Spatial reasoning records
☆ ☆ ☆ ☆ ☆ ☆ ☆

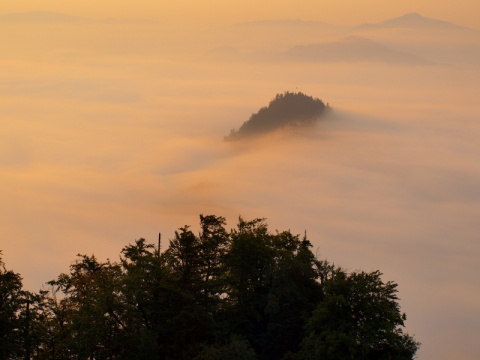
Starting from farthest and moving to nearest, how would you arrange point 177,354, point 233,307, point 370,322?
point 233,307 → point 177,354 → point 370,322

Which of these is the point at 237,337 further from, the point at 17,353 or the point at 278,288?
the point at 17,353

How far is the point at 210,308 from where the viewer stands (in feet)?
252

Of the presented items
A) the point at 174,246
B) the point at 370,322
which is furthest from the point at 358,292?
the point at 174,246

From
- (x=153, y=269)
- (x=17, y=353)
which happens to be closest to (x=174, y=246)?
(x=153, y=269)

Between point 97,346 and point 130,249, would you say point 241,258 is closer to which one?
point 130,249

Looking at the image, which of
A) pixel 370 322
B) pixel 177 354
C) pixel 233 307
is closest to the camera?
pixel 370 322

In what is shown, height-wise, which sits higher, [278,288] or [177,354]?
[278,288]

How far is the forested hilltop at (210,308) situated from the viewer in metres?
69.6

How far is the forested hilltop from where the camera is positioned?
69.6 meters

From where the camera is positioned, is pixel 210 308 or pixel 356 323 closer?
pixel 356 323

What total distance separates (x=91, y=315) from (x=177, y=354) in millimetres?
6990

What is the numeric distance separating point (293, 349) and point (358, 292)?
10.7 metres

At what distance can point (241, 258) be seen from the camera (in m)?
80.2

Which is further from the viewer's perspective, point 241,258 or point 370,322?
point 241,258
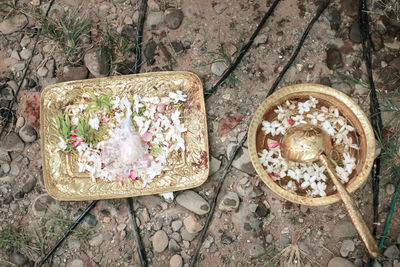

☆ ☆ ☆ ☆ ☆ ☆ ☆

Reproduce every line of the spatial reasoning records above word for word, omitting the pictures.

◆ Correct output
Starting from farthest and moving to nearest, how would you arrange point 177,354, point 233,307, point 370,322?
point 233,307 → point 177,354 → point 370,322

Which of these is the point at 237,337 further from, the point at 17,353 or the point at 278,288?
the point at 17,353

How far is the point at 210,308 from where the viewer stands (in feet)?
252

Of the presented items
A) the point at 174,246
B) the point at 370,322
which is furthest from the point at 358,292?
the point at 174,246

From
- (x=153, y=269)
- (x=17, y=353)
which happens to be closest to (x=174, y=246)?
(x=153, y=269)

Between point 97,346 and point 130,249, would you say point 241,258 is closer to which one?
point 130,249

Looking at the image, which of
A) pixel 370 322
B) pixel 177 354
C) pixel 233 307
is closest to the camera?
pixel 370 322

In what is shown, height-wise, which sits higher, [278,288] or [177,354]?
[278,288]

How far is the forested hilltop at (210,308) situated from the viewer in metres?
69.6

How far is the forested hilltop from where the camera is positioned?
69.6 meters

From where the camera is positioned, is pixel 210 308 or pixel 356 323 closer?
pixel 356 323

What total distance separates (x=91, y=315) from (x=177, y=354) in millimetres?
6990

What is the numeric distance separating point (293, 349) and point (358, 292)?
10.7 metres

At what distance can point (241, 258) be seen from the camera (in m)?
80.2

Which is further from the viewer's perspective, point 241,258 or point 370,322?
point 241,258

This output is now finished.